ある日また、両親に絵本を買ってもらった。
それはこんなお話だった…
--ある村にいじわるなお母様とお姉様に引き取られた娘がいた。いつもいじめられている娘は、嫌になって井戸に落ちようとする。だが、突然目の前に現れた妖精に魔法にかけてもらってから、お母様とお姉様が寝静まった頃に森にお散歩に出るようになった。
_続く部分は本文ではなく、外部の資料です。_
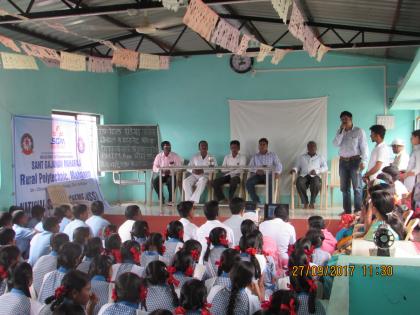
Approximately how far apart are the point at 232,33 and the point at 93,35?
3179 millimetres

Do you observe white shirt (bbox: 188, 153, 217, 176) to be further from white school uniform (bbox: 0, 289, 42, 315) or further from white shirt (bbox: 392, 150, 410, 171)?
white school uniform (bbox: 0, 289, 42, 315)

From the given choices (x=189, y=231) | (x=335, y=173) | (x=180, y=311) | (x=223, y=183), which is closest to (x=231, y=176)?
(x=223, y=183)

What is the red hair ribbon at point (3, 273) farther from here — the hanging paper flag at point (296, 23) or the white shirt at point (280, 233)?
the hanging paper flag at point (296, 23)

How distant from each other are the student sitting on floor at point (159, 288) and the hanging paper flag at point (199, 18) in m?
1.99

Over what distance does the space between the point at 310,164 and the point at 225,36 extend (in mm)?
3752

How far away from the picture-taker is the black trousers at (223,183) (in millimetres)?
7828

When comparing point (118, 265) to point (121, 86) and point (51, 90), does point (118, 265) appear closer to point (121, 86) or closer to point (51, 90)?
point (51, 90)

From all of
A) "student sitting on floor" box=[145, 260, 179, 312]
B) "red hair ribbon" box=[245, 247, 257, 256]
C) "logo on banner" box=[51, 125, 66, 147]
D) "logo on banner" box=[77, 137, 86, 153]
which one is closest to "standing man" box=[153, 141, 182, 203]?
"logo on banner" box=[77, 137, 86, 153]

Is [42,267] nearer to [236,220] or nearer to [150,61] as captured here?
[236,220]

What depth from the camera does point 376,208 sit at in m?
3.13

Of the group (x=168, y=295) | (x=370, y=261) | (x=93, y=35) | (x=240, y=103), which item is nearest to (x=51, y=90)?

今日もいつものようにお散歩をしていると、白馬に乗った王子様が現れる。
「道に迷ってしまったのですが。」
「えぇ、それは大変ね。ついていらして?ご案内しますわ。」
月の明かりを頼りに、娘は迷わずに進んでいく。
森を抜ける頃には夜は明け始め、空はもう白く染まっている。
「あぁ、大変。魔法が解けてしまうわ。王子様、さようなら。」
「待って、君、名前は?」
「お教えできません、私は醜いのです。お気をつけて。」
手の甲にキスを落とし、涙を流し、彼女は去っていった。その涙は王子様の手の中でそれはそれは美しいダイヤモンドになっていた。青い美しいドレスを翻してとっとっ、と走る姿はまるで見たら幸せになれる青い小鳥のようだった。
私の王子様にはいつ出会えるのかしら。
私は美しく醜いお姫様。
絵本の主人公は私。今は幸せじゃなくても大丈夫だわ。絶対に幸せになれるから。
絵本だもの。
どうだったでしょうか。
まだ童話のお話は続きます。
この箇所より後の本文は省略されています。